- _TESTO DA LEGGERE_

※ ※ ※

Quantcast
Channel: Articoli interessanti
Viewing all articles
Browse latest Browse all 4980

IL BURKINI E LA CRISI DELLO STATO LAICO

$
0
0
COMMENTI

MARC LAZAR
IL CONSIGLIO di Stato, la più alta giurisdizione amministrativa francese, ha dunque dato ragione alle istanze della Lega dei diritti dell’Uomo e al Comitato contro l’islamofobia in Francia: si è pronunciato contro il divieto del burkini decretato dal comune di Villeneuve-Loubet sulla Costa Azzurra, ritenendolo «gravemente lesivo, in maniera manifestamente illegale, delle libertà fondamentali, che sono la libertà di andare e venire, la libertà di coscienza e la libertà personale», dato che l’uso di tale indumento non provoca turbamento dell’ordine pubblico. C’è da scommettere che questa decisione sarà difficilmente capita dal 64% dei francesi, che in un recente sondaggio si sono detti contrari al burkini. E certo non placherà le polemiche esplose da vari giorni.
La loro virulenza si spiega nel contesto attuale, particolarmente pesante, soprattutto a causa del terrorismo. Dal 1° gennaio 2015 ad oggi le azioni rivendicate dall’Isis hanno causato ben 225 morti. Da un confronto con l’Italia degli anni di piombo vediamo che tra il 1969 e il 1987 si sono registrati 491 decessi dovuti ad attentati di estremisti di destra o di sinistra. In 18 mesi in Francia si conta quasi il 46% del totale delle vittime italiane in 18 anni. Basta questo dato per dare un’idea dell’intensità della violenza in atto sul territorio francese, e spiegare perché qui si hanno i nervi a fior di pelle. A ciò si aggiungono i preparativi alle elezioni presidenziali, nei quali ogni candidato cerca di portare acqua al suo mulino, puntando in particolare sul problema della lotta al terrorismo e sull’atteggiamento da adottare nei confronti degli islamisti, ma anche dei musulmani in genere.
Il burkini, che manifestamente corrisponde a un’azione concertata degli islamisti estremisti, ha dunque aperto una duplice linea di frattura. Da un lato, la contrapposizione tra chi lo condanna in nome dei valori della Francia e della Repubblica, e chi pur non apprezzandolo si schiera in favore della libertà e della tolleranza.

※ ※ ※

- _ESERCIZI DA SVOLGERE_
**A)** Nell'articolo sul burkini, quale comune aveva decretato il divieto su cui si è pronunciato il Consiglio di Stato?
**B)** Prosegui l'articolo sul burkini a partire dall'ultima frase riportata.
Le voci riportate qui provengono da un'altra fonte.

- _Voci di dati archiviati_
※ ※ ※

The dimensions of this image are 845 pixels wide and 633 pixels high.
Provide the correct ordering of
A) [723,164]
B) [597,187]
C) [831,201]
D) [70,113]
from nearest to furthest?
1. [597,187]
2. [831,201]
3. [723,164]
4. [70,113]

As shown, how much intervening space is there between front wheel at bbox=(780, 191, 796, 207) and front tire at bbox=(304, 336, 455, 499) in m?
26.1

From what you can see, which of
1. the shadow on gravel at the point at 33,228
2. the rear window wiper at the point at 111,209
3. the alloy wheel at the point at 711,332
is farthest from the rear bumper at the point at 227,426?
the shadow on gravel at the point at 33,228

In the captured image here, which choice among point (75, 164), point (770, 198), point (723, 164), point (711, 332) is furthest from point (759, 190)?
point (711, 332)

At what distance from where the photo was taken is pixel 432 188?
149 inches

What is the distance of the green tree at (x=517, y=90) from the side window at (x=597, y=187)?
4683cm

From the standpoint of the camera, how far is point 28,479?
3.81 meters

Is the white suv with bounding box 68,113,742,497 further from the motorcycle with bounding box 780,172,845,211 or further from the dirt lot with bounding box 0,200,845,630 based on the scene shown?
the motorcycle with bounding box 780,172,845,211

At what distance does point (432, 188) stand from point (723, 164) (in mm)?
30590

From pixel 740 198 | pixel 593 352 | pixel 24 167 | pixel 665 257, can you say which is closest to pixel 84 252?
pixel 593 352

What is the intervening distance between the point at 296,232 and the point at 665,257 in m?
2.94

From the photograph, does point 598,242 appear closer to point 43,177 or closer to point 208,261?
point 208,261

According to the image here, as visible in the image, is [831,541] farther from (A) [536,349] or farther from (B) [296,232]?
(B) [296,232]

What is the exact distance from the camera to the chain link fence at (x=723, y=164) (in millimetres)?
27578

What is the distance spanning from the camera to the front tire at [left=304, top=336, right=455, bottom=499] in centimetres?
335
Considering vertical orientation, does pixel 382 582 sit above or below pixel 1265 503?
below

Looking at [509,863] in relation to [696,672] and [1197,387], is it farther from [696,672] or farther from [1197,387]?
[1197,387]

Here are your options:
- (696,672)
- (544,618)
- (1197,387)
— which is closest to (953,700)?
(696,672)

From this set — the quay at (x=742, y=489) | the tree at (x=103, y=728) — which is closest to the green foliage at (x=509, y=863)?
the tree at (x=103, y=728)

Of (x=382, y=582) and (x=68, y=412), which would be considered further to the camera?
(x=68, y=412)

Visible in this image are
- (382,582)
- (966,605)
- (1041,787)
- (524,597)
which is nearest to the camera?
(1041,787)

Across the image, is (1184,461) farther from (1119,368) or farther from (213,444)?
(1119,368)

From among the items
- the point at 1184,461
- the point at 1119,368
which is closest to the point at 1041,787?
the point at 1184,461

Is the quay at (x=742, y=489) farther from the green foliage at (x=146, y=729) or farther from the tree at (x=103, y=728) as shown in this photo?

※ ※ ※

- _RISPOSTE_
**A)** Il comune di Villeneuve-Loubet, sulla Costa Azzurra.

**B)**
La seconda linea di frattura, che divide gli oppositori del burkini, riguarda il modo di procedere. C’è chi reclama un puro e semplice divieto, perché la democrazia deve dar prova di fermezza a fronte dell’offensiva tesa a un’islamizzazione della società francese; e chi invece fa appello alla presa di coscienza delle donne musulmane, temendo che le misure repressive servano solo a rafforzare la propaganda dei salafiti, secondo la quale i musulmani sarebbero stigmatizzati in Francia, e dovrebbero quindi sostenere l’Is.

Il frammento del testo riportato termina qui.